- [What the exercise asks]:
Substitute "lawn" for every "grass lawn" in the lines below, leaving all else unchanged. Omit the pictures from your answer.

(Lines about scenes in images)
++++++
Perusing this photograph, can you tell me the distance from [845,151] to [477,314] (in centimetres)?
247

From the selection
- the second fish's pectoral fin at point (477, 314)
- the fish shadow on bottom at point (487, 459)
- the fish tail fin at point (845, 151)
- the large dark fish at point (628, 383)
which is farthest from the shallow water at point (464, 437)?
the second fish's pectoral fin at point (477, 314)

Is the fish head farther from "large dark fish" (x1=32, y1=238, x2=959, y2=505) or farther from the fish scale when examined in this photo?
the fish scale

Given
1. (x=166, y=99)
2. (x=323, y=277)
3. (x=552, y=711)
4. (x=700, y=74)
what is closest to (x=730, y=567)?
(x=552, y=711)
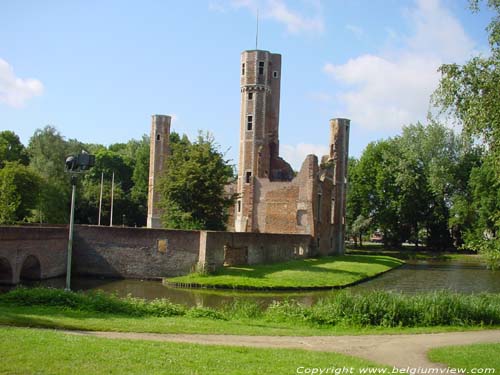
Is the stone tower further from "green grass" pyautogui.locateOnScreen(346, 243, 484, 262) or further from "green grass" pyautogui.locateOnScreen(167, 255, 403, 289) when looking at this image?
"green grass" pyautogui.locateOnScreen(346, 243, 484, 262)

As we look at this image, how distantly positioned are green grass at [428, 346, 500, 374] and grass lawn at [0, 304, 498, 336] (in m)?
2.48

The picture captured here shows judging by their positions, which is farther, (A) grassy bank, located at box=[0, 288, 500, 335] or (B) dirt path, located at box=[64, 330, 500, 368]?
(A) grassy bank, located at box=[0, 288, 500, 335]

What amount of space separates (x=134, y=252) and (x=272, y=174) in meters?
20.5

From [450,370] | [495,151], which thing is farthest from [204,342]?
[495,151]

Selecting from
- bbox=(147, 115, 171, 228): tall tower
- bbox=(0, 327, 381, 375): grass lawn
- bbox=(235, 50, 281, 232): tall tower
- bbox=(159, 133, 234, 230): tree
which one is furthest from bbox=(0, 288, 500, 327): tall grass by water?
bbox=(147, 115, 171, 228): tall tower

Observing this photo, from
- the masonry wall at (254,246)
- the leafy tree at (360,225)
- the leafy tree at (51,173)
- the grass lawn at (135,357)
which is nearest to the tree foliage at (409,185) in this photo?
the leafy tree at (360,225)

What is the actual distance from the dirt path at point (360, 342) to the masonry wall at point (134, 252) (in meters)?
19.3

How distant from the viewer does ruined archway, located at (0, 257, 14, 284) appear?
24.9m

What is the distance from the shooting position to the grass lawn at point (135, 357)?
26.3 feet

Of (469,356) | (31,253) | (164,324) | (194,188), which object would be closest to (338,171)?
(194,188)

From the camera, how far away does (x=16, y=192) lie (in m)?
42.5

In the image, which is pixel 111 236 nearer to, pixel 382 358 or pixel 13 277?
pixel 13 277

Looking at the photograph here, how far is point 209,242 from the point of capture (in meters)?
30.3

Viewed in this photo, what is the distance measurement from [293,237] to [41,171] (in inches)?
1001
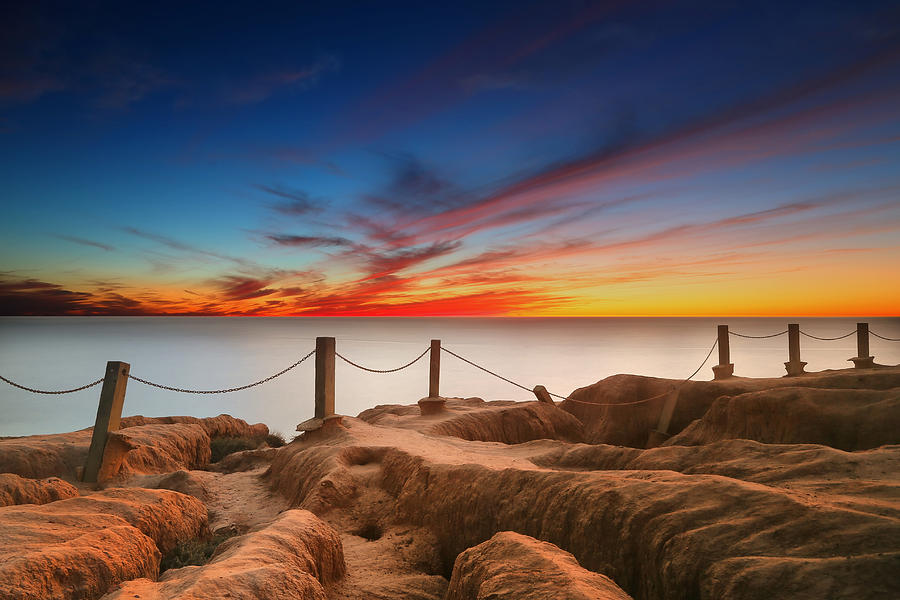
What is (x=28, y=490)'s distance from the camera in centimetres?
595

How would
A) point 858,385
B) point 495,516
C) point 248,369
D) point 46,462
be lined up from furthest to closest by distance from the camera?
1. point 248,369
2. point 858,385
3. point 46,462
4. point 495,516

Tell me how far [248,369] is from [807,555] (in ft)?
155

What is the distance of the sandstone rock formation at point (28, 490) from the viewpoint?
5719 mm

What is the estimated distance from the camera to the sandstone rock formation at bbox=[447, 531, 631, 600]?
2645mm

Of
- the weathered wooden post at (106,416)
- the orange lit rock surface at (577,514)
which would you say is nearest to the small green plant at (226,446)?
the orange lit rock surface at (577,514)

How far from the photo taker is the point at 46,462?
809 centimetres

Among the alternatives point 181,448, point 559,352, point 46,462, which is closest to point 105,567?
point 46,462

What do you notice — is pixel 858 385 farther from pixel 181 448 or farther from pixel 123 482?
pixel 181 448

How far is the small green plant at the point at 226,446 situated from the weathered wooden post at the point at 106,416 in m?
4.44

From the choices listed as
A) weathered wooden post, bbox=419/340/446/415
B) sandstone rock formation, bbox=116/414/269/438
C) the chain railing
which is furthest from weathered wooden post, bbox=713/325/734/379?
sandstone rock formation, bbox=116/414/269/438

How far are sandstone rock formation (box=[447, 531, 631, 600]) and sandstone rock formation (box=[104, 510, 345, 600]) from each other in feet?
3.91

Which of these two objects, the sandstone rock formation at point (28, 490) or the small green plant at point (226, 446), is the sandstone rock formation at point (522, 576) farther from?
the small green plant at point (226, 446)

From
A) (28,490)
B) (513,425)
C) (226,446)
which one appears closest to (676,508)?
(28,490)

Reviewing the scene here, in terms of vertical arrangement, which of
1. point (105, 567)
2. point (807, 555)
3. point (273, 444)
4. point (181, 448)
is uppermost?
point (807, 555)
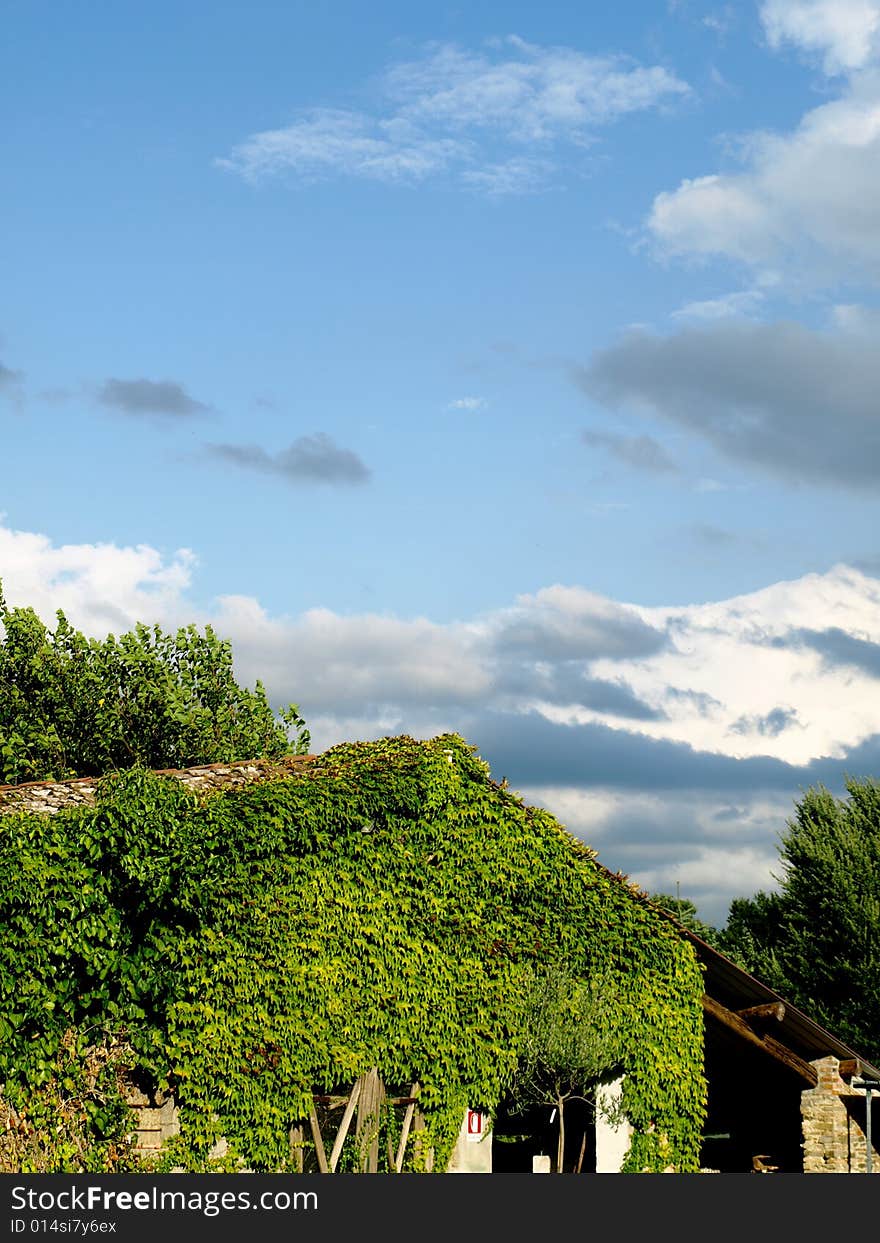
++++++
- [Task result]:
Perusing this photograph, can you tell me the distance from [845,151] to [477,314] (in centimetres)?
247

From the selection
- the second fish's pectoral fin at point (477, 314)
- the fish shadow on bottom at point (487, 459)
- the fish tail fin at point (845, 151)
- the large dark fish at point (628, 383)
which is farthest from the shallow water at point (464, 437)?
the second fish's pectoral fin at point (477, 314)

Is the fish head farther from "large dark fish" (x1=32, y1=238, x2=959, y2=505) or farther from the fish scale when examined in this photo?
the fish scale

Given
1. (x=166, y=99)
2. (x=323, y=277)
3. (x=552, y=711)
4. (x=700, y=74)
what is closest to (x=730, y=567)?
(x=552, y=711)
Is the stone tower further from "green grass" pyautogui.locateOnScreen(346, 243, 484, 262) or further from "green grass" pyautogui.locateOnScreen(167, 255, 403, 289) when looking at this image?
"green grass" pyautogui.locateOnScreen(346, 243, 484, 262)

As we look at this image, how distantly positioned are green grass at [428, 346, 500, 374] and lawn at [0, 304, 498, 336] (in m)?
2.48

The picture captured here shows judging by their positions, which is farther, (A) grassy bank, located at box=[0, 288, 500, 335] or (B) dirt path, located at box=[64, 330, 500, 368]?
(A) grassy bank, located at box=[0, 288, 500, 335]

What amount of space separates (x=134, y=252) and (x=272, y=174) in meters?
20.5

From [450,370] | [495,151], which thing is farthest from [204,342]?
[495,151]

Selecting from
- bbox=(147, 115, 171, 228): tall tower
- bbox=(0, 327, 381, 375): lawn
- bbox=(235, 50, 281, 232): tall tower
- bbox=(159, 133, 234, 230): tree
which one is furthest from bbox=(0, 288, 500, 327): tall grass by water?
bbox=(147, 115, 171, 228): tall tower

Observing this photo, from
- the masonry wall at (254,246)
- the leafy tree at (360,225)
- the leafy tree at (51,173)
- the lawn at (135,357)
which is nearest to the tree foliage at (409,185) in this photo?
the leafy tree at (360,225)

What is the actual distance from the dirt path at point (360, 342) to the masonry wall at point (134, 252) (in meters)?
19.3

How distant from the viewer does ruined archway, located at (0, 257, 14, 284) appear?
24.9m

What is the distance from the shooting position to the lawn at point (135, 357)?
26.3 feet

Of (469,356) | (31,253) | (164,324) | (194,188), which object would be closest to (338,171)?
(194,188)

From the camera, how far away does (x=16, y=192) lie (in m)?
42.5

In the image, which is pixel 111 236 nearer to, pixel 382 358 or pixel 13 277?
pixel 13 277

Looking at the photograph here, how far is point 209,242 from the point of capture (in meters)?
30.3

Viewed in this photo, what is the distance measurement from [293,237] to [41,171] (in inches)?
1001
What is (x=28, y=490)'s distance from the camera in centimetres?
595

How would
A) point 858,385
B) point 495,516
C) point 248,369
D) point 46,462
be lined up from furthest to closest by distance from the camera?
1. point 248,369
2. point 858,385
3. point 46,462
4. point 495,516

Tell me how far [248,369] is from [807,555] (in ft)?
155

What is the distance of the sandstone rock formation at point (28, 490) from the viewpoint?
5719 mm

What is the estimated distance from the camera to the sandstone rock formation at bbox=[447, 531, 631, 600]?
2645mm

Of
- the weathered wooden post at (106,416)
- the orange lit rock surface at (577,514)
which would you say is nearest to the small green plant at (226,446)?
the orange lit rock surface at (577,514)

How far from the photo taker is the point at 46,462?
809 centimetres

Among the alternatives point 181,448, point 559,352, point 46,462, which is closest to point 105,567?
point 46,462

What do you notice — is pixel 858 385 farther from pixel 181 448 or farther from pixel 123 482?
pixel 181 448

How far is the small green plant at the point at 226,446 situated from the weathered wooden post at the point at 106,416 in m?
4.44

From the choices listed as
A) weathered wooden post, bbox=419/340/446/415
B) sandstone rock formation, bbox=116/414/269/438
C) the chain railing
which is furthest from weathered wooden post, bbox=713/325/734/379?
sandstone rock formation, bbox=116/414/269/438

How far are sandstone rock formation (box=[447, 531, 631, 600]) and sandstone rock formation (box=[104, 510, 345, 600]) from each other in feet?
3.91

Which of these two objects, the sandstone rock formation at point (28, 490) or the small green plant at point (226, 446), is the sandstone rock formation at point (522, 576) farther from?
the small green plant at point (226, 446)

From
A) (28,490)
B) (513,425)
C) (226,446)
which one appears closest to (676,508)?
(28,490)

Reviewing the scene here, in terms of vertical arrangement, which of
1. point (105, 567)
2. point (807, 555)
3. point (273, 444)
4. point (181, 448)
is uppermost?
point (807, 555)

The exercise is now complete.